= Time Structured Mapping =

Time Structured Mapping (TSM) is a score based system created and used by the composer Pete M Wyer. It uses the bar-lines found in conventional musical scores to indicate durational periods during which performers, who may include actors, singers, dancers, poets as well as musicians, are given instructions, which may include conventional musical scoring or improvisational guidelines.
The system allows large and sometimes disparate groups to improvise together coherently, or to combine improvisation with scored music or with other media. It has been used to get orchestras, including the Orchestra of the Swan (see below), to improvise effectively and in educational projects, to combine student musicians with professionals, such as with Welsh National Opera and to combine other media such as dance and poetry with musical improvisation in a structured form, such as with Miro Dance Theatre, Philadelphia.

The flexibility of the system has allowed for the combination of musicians from very different backgrounds, as well as disparate ensembles with players of very different standards. Works generally combine improvisation with conventional scoring and move frequently from one system to the other. The synchronisation using 'clock-time' as a basis has also enabled works made up of players who are spatially separated such as with Four Bridges which was performed simultaneously in Britain, Germany, America and India, it allows for works which alter the conventional relationship of the composer with the musician by involving the performer directly into the creative process.

== Beginnings - The Simultaneity Project ==
In 2004 Wyer began creating Simultaneity works: works that made recordings at the same time in different locations. The first recordings took place around Columbus Circle, New York – Wyer mapped out a circumference that passed through the Time Warner building and around the periphery of Columbus Circle itself and, with the help of a team of volunteer staff from WNYC radio, made a series of simultaneous recordings that, when played back across multiple speakers, gave what he described as a ‘God’s ear view’ of the location – the experience of being at all points simultaneously; cars, subway trains and people moved from speaker to speaker, featuring the endless rotation of revolving doors that interfaced the very contrasting sonic landscape of the interior of the Time Warner Building with the bustling Manhattan streets outside.
■ ■ ■ ■ ■ ■ ■
PROBLEM 1: Locate every line in the listing below that contains the word "further", and copy each one out.

[Spatial relationship listing]
■ ■ ■ ■ ■ ■ ■
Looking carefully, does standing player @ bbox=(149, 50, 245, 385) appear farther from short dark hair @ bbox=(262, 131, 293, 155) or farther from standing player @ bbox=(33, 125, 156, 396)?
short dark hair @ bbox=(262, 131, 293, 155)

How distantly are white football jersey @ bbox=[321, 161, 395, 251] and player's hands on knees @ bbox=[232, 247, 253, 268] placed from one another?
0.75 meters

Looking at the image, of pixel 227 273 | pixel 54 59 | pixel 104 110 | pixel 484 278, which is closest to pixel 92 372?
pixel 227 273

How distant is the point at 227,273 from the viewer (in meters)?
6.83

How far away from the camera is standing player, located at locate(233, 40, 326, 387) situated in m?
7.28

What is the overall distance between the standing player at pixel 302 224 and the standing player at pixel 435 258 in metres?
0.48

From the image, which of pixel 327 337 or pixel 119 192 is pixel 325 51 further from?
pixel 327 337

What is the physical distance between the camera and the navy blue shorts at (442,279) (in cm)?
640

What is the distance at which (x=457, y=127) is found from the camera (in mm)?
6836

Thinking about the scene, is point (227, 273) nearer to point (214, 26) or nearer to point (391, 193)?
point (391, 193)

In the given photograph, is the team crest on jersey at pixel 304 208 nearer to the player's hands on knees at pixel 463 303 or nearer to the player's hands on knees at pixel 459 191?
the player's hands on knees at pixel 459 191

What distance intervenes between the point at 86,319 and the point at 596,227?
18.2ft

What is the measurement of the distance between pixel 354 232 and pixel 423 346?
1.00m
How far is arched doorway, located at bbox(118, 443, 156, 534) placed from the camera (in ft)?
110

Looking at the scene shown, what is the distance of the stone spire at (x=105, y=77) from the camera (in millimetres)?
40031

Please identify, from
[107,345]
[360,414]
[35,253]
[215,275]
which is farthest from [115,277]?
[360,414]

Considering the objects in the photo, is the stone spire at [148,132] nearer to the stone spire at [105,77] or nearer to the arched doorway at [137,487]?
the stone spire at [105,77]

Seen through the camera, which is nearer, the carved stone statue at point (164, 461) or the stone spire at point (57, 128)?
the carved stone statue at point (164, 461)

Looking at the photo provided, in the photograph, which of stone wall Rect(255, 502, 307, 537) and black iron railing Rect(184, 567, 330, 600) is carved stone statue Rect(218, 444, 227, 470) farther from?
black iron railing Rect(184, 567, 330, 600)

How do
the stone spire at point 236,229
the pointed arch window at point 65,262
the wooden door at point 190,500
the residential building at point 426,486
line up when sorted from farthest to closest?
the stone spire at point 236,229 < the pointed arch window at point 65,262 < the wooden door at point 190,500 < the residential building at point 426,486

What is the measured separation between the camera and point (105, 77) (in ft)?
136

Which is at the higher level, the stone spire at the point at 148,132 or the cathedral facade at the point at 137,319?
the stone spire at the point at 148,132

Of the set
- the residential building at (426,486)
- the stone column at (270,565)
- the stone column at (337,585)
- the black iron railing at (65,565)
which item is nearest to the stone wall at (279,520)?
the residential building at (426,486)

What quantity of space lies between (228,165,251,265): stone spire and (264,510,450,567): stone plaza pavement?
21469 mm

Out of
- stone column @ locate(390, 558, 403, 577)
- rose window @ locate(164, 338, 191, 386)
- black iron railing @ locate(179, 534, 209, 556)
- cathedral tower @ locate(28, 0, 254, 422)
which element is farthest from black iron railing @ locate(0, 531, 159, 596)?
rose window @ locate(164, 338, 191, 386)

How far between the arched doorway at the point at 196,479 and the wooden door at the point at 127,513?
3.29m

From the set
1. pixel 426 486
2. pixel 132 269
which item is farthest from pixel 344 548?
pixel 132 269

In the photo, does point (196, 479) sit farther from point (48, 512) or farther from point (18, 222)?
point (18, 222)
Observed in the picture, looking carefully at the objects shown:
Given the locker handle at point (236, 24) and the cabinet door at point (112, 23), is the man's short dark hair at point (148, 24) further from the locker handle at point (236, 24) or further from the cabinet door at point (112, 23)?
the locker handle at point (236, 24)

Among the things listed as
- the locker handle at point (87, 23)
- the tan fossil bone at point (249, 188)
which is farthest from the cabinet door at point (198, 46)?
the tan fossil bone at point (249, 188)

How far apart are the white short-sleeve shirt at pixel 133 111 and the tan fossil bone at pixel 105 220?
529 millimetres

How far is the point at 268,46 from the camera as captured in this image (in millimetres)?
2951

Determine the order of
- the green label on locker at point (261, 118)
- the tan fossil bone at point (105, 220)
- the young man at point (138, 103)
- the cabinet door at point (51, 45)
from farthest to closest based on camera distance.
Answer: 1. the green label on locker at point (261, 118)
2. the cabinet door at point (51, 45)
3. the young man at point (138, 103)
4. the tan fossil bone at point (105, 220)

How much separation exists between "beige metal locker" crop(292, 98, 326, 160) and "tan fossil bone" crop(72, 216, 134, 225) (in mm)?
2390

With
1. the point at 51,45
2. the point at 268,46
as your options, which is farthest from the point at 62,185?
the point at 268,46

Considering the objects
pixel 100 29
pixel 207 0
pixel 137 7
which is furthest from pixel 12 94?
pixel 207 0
■ ■ ■ ■ ■ ■ ■
PROBLEM 2: Please print the passage of the Time Structured Mapping text above from "Time Structured Mapping (TSM)" up to and including "or improvisational guidelines.".

FULL ANSWER 1:
From the image, which of pixel 327 337 or pixel 119 192 is pixel 325 51 further from?
Given the locker handle at point (236, 24) and the cabinet door at point (112, 23), is the man's short dark hair at point (148, 24) further from the locker handle at point (236, 24) or further from the cabinet door at point (112, 23)?

FULL ANSWER 2:
Time Structured Mapping (TSM) is a score based system created and used by the composer Pete M Wyer. It uses the bar-lines found in conventional musical scores to indicate durational periods during which performers, who may include actors, singers, dancers, poets as well as musicians, are given instructions, which may include conventional musical scoring or improvisational guidelines.